TRECHO:

Em um país desigual como o Brasil, marcado historicamente por processos de disputa e instituições de controle, as formas de viver têm enfrentado tamanhos desafios que a busca por fugas, estratégias e adaptações se tornou uma constante. É uma dinâmica regular do jogo social firmado na estrutura colonial das classes, da concentração de riquezas, das permanências e do aprimoramento da dominação e da exploração. O dito país em que vivemos se move pela morbidez, da insensibilidade e da ganância, onde, como afirmou Ailton Krenak, “viver não é útil”. Todos são impactados por esses fatores, em muitas posições, desde aquela em que se disputa o poder macro até aquela em que se procuram saídas micros. Nada está fora, nada está isento, e as regras estão postas — são muitas e geralmente injustas. Compreender-se nesse processo como um indivíduo que por vezes fala de si ou que empresta a própria imagem para o reconhecimento de uma parcela da sociedade, e que também se ausenta para lançar metáforas visuais para um mundo que parece tapar os olhos, tem sido uma das relações sobre as quais No Martins versa em sua produção.
Não é de hoje que o artista constrói críticas sobre a dimensão da vida humana imersa nas melindrosas facetas e armadilhas das estruturas sociais. Suas primeiras produções já anunciavam esse delinear, ocupando muros e telas e/ou manipulando espaços e objetos. No Martins formula um pensamento inquietante, materializado em visualidades que lidam com o aproximar e o afastar, as certezas e as contradições, os aceites e os limites. Nada está fechado, encerrado, concluído ou definido, mas tampouco completamente aberto e distante. O que No Martins nos apresenta é o caminho do labirinto, em que cada direção, cada instante, cada movimento, cada decisão, trará algo, uma consequência que está dentro do que posso fazer e daquilo que não consigo combater, as Fronteiras inóspitas.
A exposição que se apresenta aqui é o resultado inédito de uma produção que nos acompanhou no último ano, período em que também estive imersa no processo de criação de No Martins. O privilégio de estar com No gerou inquietações e diversos debates, entre idas e vindas ao ateliê, em conversas descontraídas e risadas de uma amizade tocada por desejos semelhantes. Foram meses percebendo a dinâmica construtiva dele, que adiciona em cada obra certa extensão de uma pesquisa artística ao mesmo tempo que abre outra, numa astúcia que nos confronta.

SEGMENTO DE DADOS:
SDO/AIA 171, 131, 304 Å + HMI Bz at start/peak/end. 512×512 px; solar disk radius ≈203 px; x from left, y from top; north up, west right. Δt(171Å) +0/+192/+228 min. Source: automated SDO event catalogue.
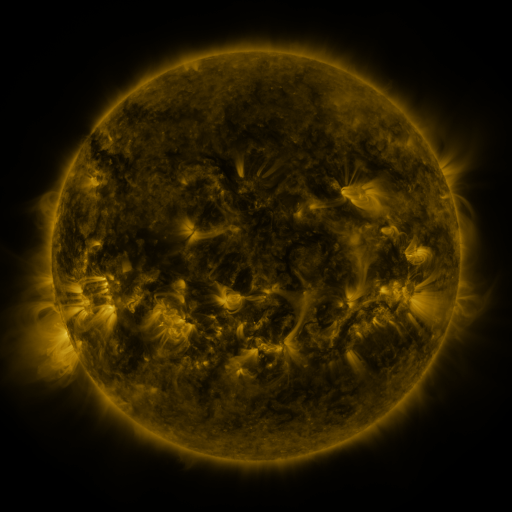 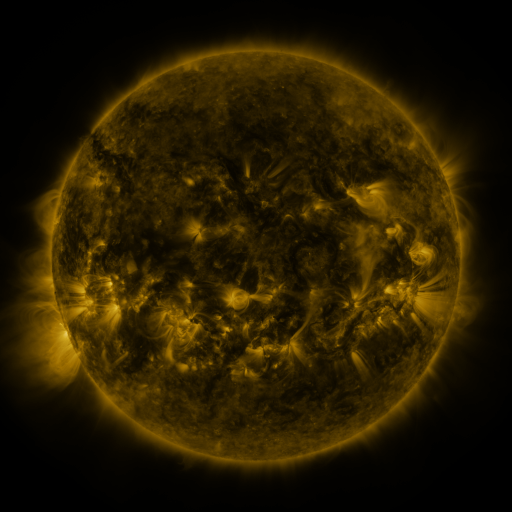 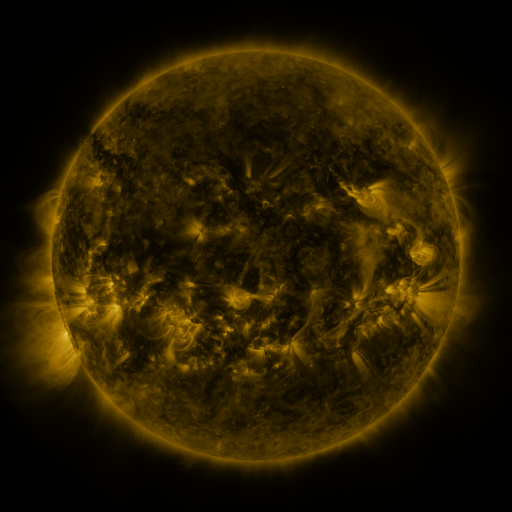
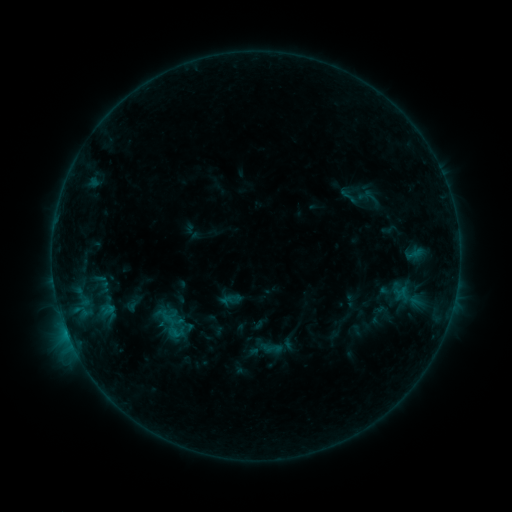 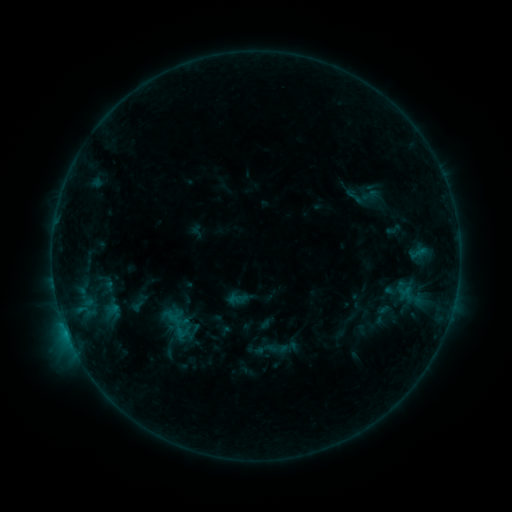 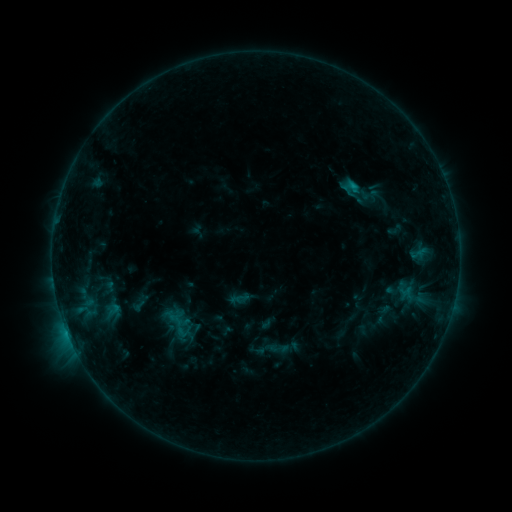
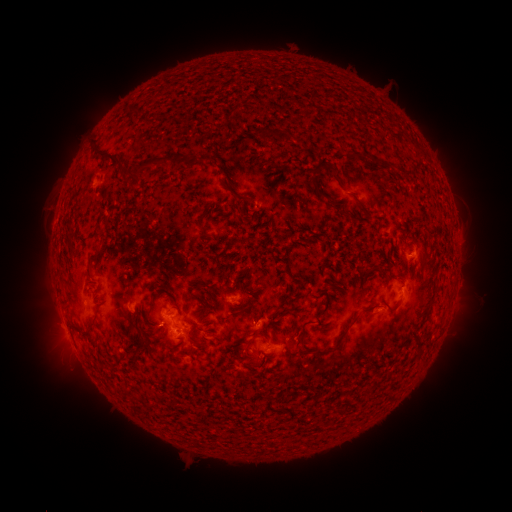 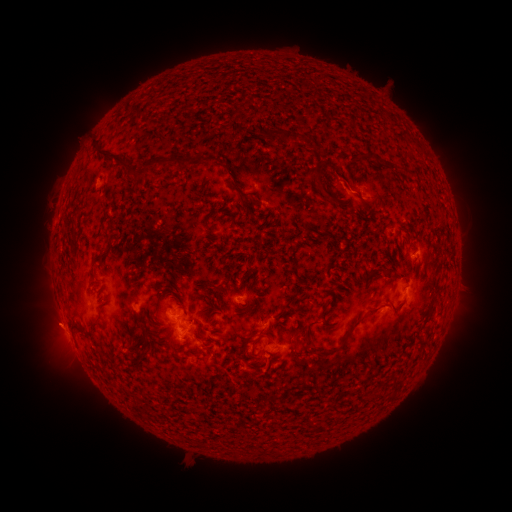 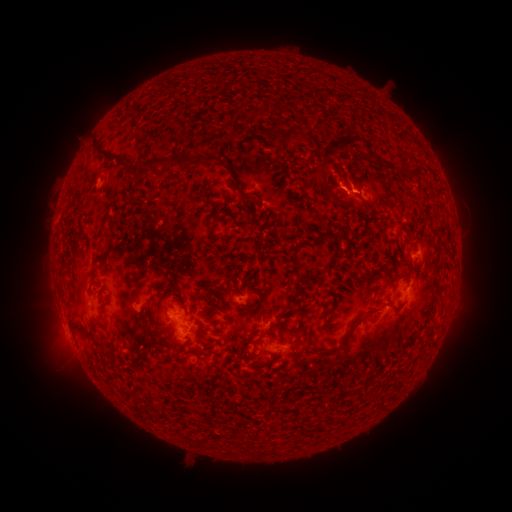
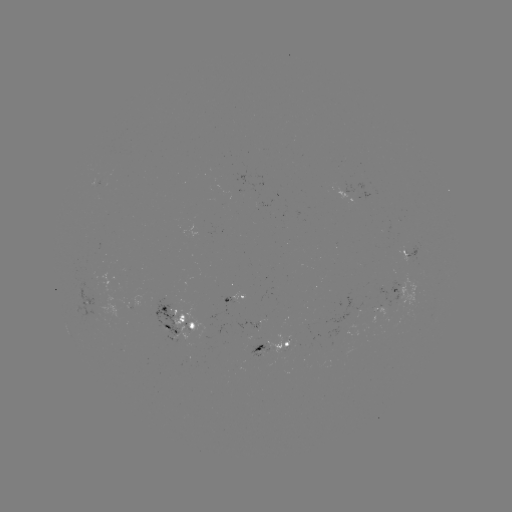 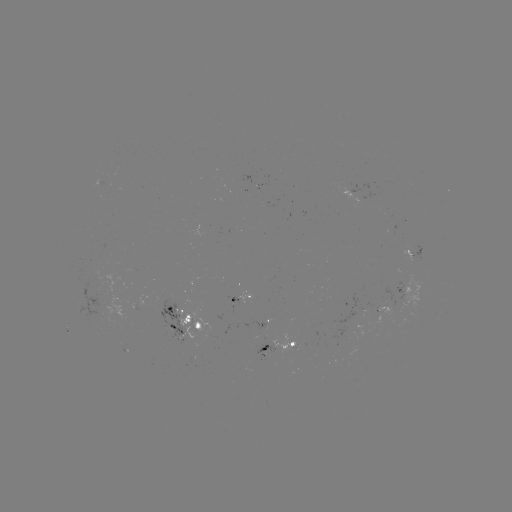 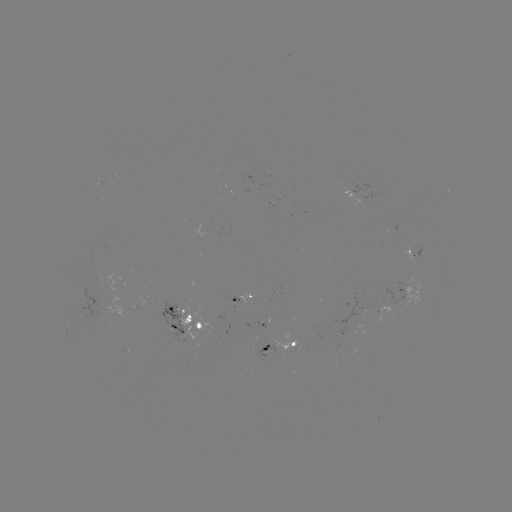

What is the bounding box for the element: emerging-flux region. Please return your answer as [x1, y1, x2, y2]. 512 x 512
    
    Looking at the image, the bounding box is [241, 317, 268, 329].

OBJETIVO: No trecho sobre a produção de No Martins, a quem se atribui a afirmação de que "viver não é útil"? A listagem não tem papel algum nesta atividade.

RESULTADO DO EXERCÍCIO: A Ailton Krenak.